Suddenly, the lazy waves seemed dangerous, causing me to take a precautionary step back, but I felt no fear of what I was watching. Only feelings of pure elation came over me as I looked on, astonished at how this animal was able to track its prey without presumably seeing it.
Boats drove by all around, unaware of the spectacle just below the surface. It seemed as though this moment was for us alone and we watched with selfish intent. No one reached for their phones or cameras. The thought never even crossed our minds.
After a few adrenaline filled minutes, when the hammerhead finally seemed to lose track of the jack, it swam around the boat in odd criss-cross patterns, disappearing then reappearing as it continued to search. Each time it resurfaced we’d point it out like a game of whack-a-mole.
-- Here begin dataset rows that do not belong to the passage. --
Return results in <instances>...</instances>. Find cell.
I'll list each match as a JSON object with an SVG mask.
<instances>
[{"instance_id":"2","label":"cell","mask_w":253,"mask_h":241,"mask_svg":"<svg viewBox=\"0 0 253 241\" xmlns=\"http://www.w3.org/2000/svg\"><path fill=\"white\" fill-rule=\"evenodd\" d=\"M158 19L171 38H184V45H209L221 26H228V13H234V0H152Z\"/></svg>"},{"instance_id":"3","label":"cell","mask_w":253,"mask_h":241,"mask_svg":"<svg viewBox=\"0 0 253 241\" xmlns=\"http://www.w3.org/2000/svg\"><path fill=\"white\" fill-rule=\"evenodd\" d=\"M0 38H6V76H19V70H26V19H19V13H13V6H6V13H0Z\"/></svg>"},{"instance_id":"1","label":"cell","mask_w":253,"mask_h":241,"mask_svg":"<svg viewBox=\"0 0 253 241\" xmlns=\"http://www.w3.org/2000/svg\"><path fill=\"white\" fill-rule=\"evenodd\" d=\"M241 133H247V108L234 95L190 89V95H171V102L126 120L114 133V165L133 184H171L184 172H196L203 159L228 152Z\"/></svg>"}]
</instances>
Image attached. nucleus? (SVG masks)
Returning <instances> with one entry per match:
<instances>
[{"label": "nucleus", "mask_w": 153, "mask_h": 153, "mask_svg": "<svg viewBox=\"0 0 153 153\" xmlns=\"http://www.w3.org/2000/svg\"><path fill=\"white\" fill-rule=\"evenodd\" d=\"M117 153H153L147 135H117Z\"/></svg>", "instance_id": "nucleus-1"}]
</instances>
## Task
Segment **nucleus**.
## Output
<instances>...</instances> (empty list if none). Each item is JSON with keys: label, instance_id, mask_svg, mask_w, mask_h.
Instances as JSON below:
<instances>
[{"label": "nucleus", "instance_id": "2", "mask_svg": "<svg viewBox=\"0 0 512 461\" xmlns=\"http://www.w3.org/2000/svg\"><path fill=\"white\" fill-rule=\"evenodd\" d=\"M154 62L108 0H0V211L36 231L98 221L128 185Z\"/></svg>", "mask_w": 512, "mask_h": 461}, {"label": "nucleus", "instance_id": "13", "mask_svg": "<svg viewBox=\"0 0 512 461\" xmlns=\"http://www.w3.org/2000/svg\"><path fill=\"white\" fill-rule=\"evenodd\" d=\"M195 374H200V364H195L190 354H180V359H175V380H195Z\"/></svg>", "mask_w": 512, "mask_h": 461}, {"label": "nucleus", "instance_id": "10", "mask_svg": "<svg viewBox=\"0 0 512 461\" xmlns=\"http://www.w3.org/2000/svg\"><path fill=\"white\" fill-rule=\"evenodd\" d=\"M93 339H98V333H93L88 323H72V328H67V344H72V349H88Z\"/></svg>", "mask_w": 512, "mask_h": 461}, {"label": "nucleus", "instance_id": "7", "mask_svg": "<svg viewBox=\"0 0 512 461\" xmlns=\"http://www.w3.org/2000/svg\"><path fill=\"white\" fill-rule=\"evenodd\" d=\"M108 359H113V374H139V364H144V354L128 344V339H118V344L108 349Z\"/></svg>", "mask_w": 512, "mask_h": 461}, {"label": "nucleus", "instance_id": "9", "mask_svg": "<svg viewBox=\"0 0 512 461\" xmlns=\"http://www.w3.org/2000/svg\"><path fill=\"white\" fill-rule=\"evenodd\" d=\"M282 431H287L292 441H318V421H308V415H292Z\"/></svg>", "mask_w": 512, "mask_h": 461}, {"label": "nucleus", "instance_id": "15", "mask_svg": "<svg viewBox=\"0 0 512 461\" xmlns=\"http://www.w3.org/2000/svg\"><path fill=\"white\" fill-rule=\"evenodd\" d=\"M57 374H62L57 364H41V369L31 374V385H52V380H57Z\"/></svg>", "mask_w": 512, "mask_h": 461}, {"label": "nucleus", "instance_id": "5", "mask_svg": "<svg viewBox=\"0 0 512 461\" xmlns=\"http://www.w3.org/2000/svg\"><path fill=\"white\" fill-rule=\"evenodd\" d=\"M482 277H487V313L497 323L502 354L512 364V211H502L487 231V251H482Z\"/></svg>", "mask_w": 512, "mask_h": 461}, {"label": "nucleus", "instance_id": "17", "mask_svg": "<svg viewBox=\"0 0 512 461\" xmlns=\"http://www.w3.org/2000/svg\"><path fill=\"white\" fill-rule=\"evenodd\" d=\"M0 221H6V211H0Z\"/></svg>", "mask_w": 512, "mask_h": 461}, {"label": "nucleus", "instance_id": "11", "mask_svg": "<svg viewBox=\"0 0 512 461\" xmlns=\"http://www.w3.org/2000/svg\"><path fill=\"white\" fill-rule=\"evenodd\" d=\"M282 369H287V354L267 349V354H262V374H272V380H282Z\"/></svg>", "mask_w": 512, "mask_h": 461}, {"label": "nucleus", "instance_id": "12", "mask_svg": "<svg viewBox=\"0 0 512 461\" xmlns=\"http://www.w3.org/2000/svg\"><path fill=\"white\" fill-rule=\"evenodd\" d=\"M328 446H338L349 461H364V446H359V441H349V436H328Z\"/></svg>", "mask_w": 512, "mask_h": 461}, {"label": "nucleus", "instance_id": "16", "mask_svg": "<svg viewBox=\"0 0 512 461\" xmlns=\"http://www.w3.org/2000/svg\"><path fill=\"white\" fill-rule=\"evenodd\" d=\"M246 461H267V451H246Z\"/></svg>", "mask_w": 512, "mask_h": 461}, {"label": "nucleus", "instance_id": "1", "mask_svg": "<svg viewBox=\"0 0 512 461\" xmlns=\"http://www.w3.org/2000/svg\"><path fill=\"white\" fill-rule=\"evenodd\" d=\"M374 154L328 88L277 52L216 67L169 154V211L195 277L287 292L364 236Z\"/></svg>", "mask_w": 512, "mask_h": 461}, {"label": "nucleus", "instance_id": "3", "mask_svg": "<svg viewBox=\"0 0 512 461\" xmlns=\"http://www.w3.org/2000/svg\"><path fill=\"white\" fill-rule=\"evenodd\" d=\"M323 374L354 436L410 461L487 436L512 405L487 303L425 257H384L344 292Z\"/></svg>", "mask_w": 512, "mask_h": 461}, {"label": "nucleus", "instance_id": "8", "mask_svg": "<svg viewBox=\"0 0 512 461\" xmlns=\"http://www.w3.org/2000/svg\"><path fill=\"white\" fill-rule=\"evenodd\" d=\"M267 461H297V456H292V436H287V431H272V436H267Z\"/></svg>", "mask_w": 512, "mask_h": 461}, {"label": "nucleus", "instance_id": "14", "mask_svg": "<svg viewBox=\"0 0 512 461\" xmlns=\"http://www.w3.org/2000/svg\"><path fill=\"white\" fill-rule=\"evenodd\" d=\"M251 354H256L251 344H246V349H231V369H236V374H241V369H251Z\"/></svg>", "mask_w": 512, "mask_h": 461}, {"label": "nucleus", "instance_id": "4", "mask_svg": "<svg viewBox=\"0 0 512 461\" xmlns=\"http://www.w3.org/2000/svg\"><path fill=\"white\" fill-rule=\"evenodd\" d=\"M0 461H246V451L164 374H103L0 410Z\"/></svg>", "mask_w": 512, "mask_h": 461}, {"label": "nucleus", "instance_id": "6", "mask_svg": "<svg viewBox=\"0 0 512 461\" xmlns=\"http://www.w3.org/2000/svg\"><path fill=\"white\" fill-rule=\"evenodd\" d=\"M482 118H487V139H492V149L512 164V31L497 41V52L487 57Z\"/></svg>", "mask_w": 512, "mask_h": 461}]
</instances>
When it all finally ended and the shark much to our dismay, disappeared, two loggerhead sea turtles emerged just off our bow almost as if to say, “What just happened?!”
As the excitement wore off, the ripples and boils quickly faded, falling back in formation with the rest of the waves on the last leg of their march to the islands. No mark was left on the world. All signs of what happened completely ceased to exist. Everything that is, except for the unending smiles on our faces and the mark of an experience that would shape our view of this place for years to come.
On our way back, we all rode a hammerhead high.
The feeling of being so completely present, even if only for a few minutes, stuck with me for hours afterwards. I thought about how easy it is to take the beauty of nature all around us for granted, especially when nothing of note seems to be happening. I could look out over those waters 1,000 times more and never see something like that again, but that doesn’t make this place any less incredible. The fact that the ocean can still surprise even those who have spent their lives attending to is truly humbling.
I didn’t earn that experience. For all the time I’ve spent out there, Nature owes me nothing. It doesn’t owe anyone anything, in fact. It just is. And if you’re lucky enough to live and work in its full and unbroken embrace for long enough, you just might see something amazing. It’s that unpredictability that makes each revealed moment that much sweeter.